Passage for review
::::::::::

Daily Life Lessons from Rabbi Heschel

Year 4 Day 240

“We must recognize that repentance has yet to begin! Each person must examine whether one is part of a movement forced upon us by the environment or whether one is personally motivated, whether one is responding to a pressure from outside or to an internal sense of urgency. At stake is not the sincerity of the motivation but the earnestness and honesty of its expression.” (Moral Grandeur and Spiritual Audacity pg. 70)

On Thursday and Friday I wrote about the communal responsibility for T’Shuvah and asked us to ask ourselves if we are holding our community responsible for the good and not good that it has perpetrated. Here is the bridge, I believe, from the communal to the personal. Because whatever the community does, it does in our name as well as the community’s name-so We the People are co-responsible as Rabbi Heschel teaches elsewhere: “In a free society some are guilty, all are responsible.”

The teaching above may sound harsh, it may sound scolding - I can understand this interpretation - yet, I hear it as pleading, as a cry, much like the cries of the prophets of Ancient Israel, much like the cries of the slaves in Egypt, much like the cries of the Negroes in America, much like the cries of decent people everywhere who are being persecuted and prosecuted based on the color of their skin, their country of origin, their religion, their sexual orientation, etc. Whenever we are not able to speak truth to power, whenever we go along with the bastardization of the Bible by idolators posing as priests (like in the times of the prophets) we can not claim on Kol Nidre nor on Yom Kippur: “Salachti Ki’Dvorecha, I have forgiven as you have spoken” because our words and our actions are still misaligned, still incongruent; our actions are cruel and unusual punishment of our supposed enemies, they go against the words of Proverbs: “If your enemy is thirsty, give them drink…”. Before we go to Synagogue on Kol Nidre, the teaching above forces us to look deep inside of ourselves and ask if we are sincere, if we are responding to the call of our souls, if we are so closed off from our inner life, we just are phoning it in with no resolve to actually change.

::::::::::

Task details
In the reflection on Rabbi Heschel, locate the words "Daily Life Lessons" and copy the text from there, stopping after "Audacity pg. 70)".

Dataset extract
::::::::::

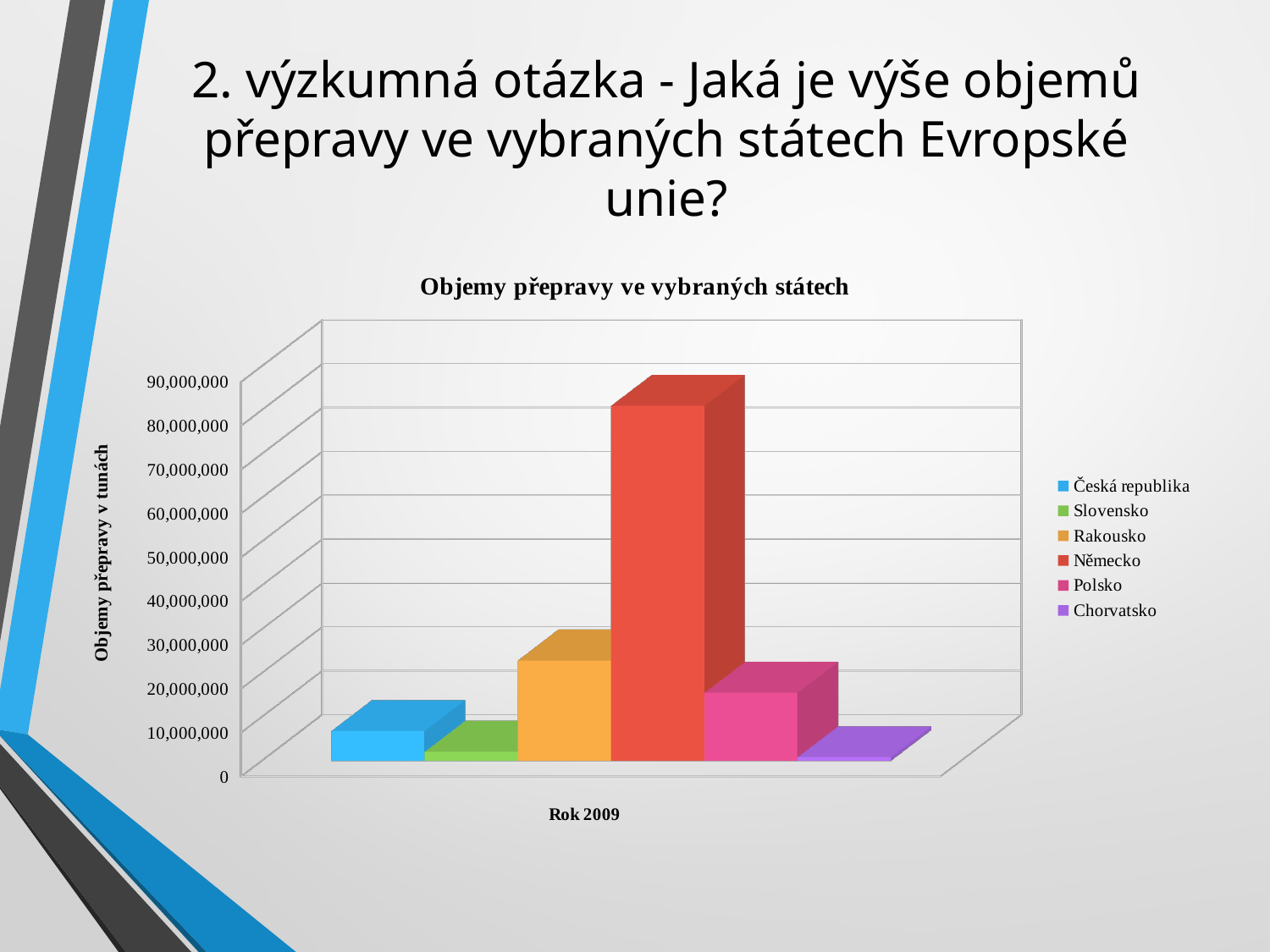
Is the value for Slovensko greater or less than 20,000,000? less Which country has the highest transport volume in the chart? Německo Is the value for Německo greater or less than 70,000,000? greater Which country has the lowest transport volume in the chart? Chorvatsko Which is larger, the value for Česká republika or the value for Slovensko? Česká republika How many series does the chart legend list? 6 What is the title of the chart? Objemy přepravy ve vybraných státech What is the label of the vertical axis of the chart? Objemy přepravy v tunách Is the value for Rakousko greater or less than 40,000,000? less Which is larger, the value for Rakousko or the value for Polsko? Rakousko What type of chart is shown on the slide? bar chart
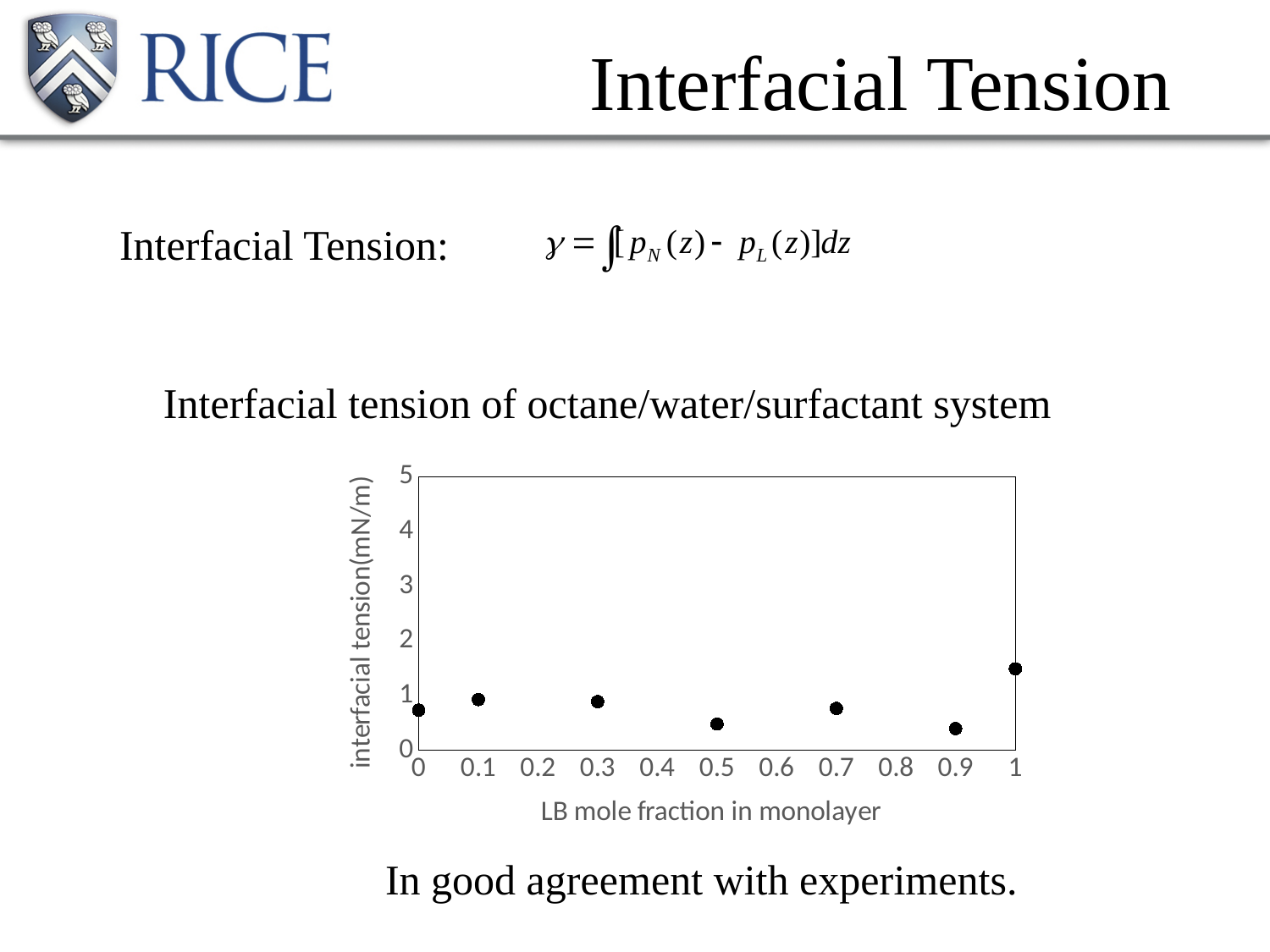
How many data points are plotted in the chart? 7 Is the interfacial tension at LB mole fraction 1 greater or less than 2 mN/m? less Is the interfacial tension at LB mole fraction 0.9 greater or less than 1 mN/m? less What is the label of the y axis of the chart? interfacial tension(mN/m) What kind of chart is shown on the slide? scatter chart Is the interfacial tension at LB mole fraction 0.5 greater or less than 1 mN/m? less Which has the larger interfacial tension: LB mole fraction 1 or 0? 1 Which has the larger interfacial tension: LB mole fraction 0.1 or 0.5? 0.1 Which has the larger interfacial tension: LB mole fraction 0.3 or 0.9? 0.3 What is the label of the x axis of the chart? LB mole fraction in monolayer At which LB mole fraction is the interfacial tension highest? 1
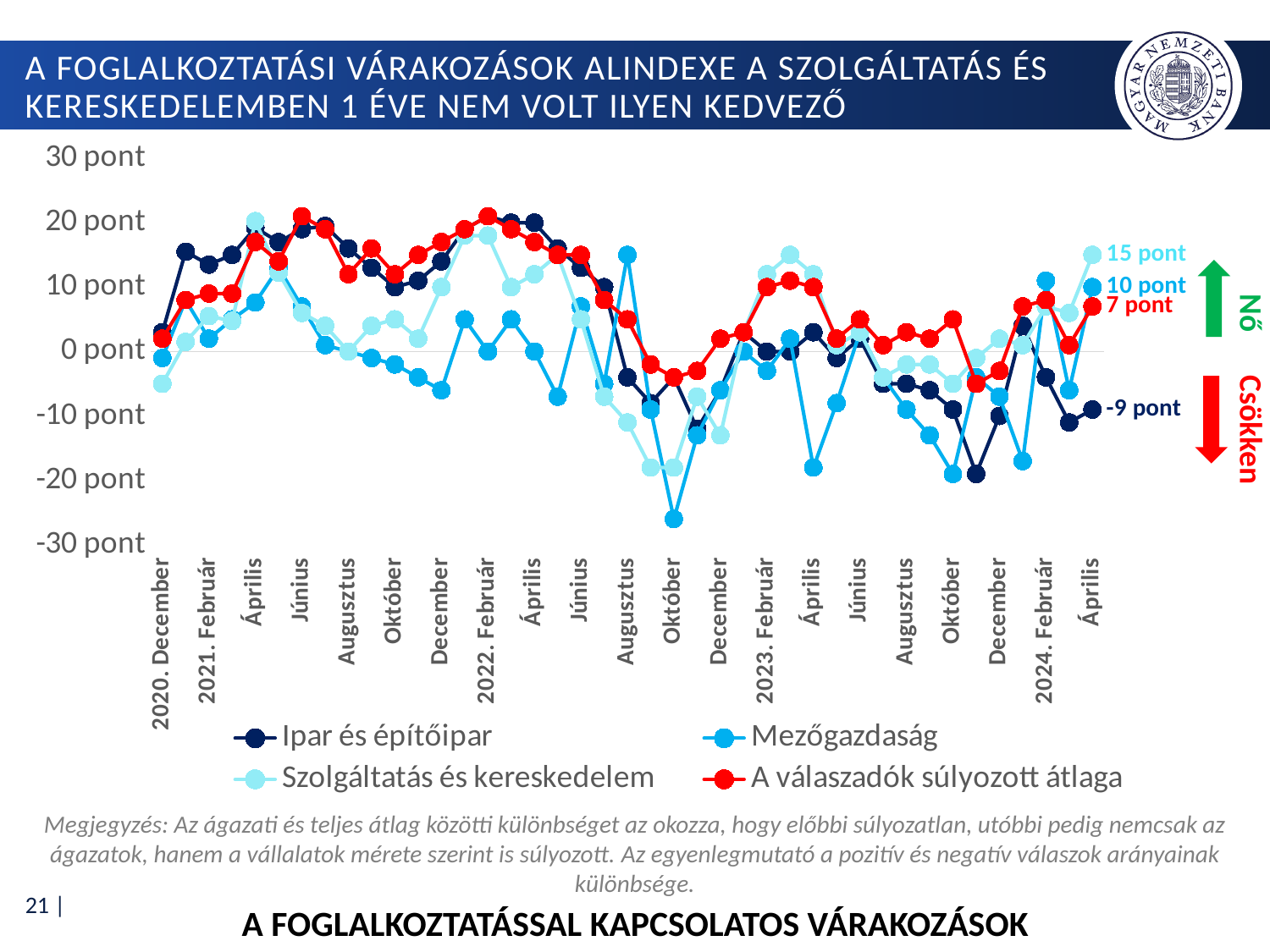
Which series has the highest value at the last point (2024 Április)? Szolgáltatás és kereskedelem How many series does the legend list? 4 What is the difference between the last values of Szolgáltatás és kereskedelem and Mezőgazdaság? 5 pont What is the value for Ipar és építőipar at the last point (2024 Április)? -9 pont Which series has the lowest value at the last point (2024 Április)? Ipar és építőipar At the last point, which is larger: Mezőgazdaság or A válaszadók súlyozott átlaga? Mezőgazdaság What is the difference between the last values of Szolgáltatás és kereskedelem and Ipar és építőipar? 24 pont What is the value for Szolgáltatás és kereskedelem at the last point (2024 Április)? 15 pont What is the value for Mezőgazdaság at the last point (2024 Április)? 10 pont What is the value for A válaszadók súlyozott átlaga at the last point (2024 Április)? 7 pont What kind of chart is shown on the slide? line chart Is the value for Mezőgazdaság in 2022 Október greater or less than -20 pont? less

::::::::::

Response area
Daily Life Lessons from Rabbi Heschel

Year 4 Day 240

“We must recognize that repentance has yet to begin! Each person must examine whether one is part of a movement forced upon us by the environment or whether one is personally motivated, whether one is responding to a pressure from outside or to an internal sense of urgency. At stake is not the sincerity of the motivation but the earnestness and honesty of its expression.” (Moral Grandeur and Spiritual Audacity pg. 70)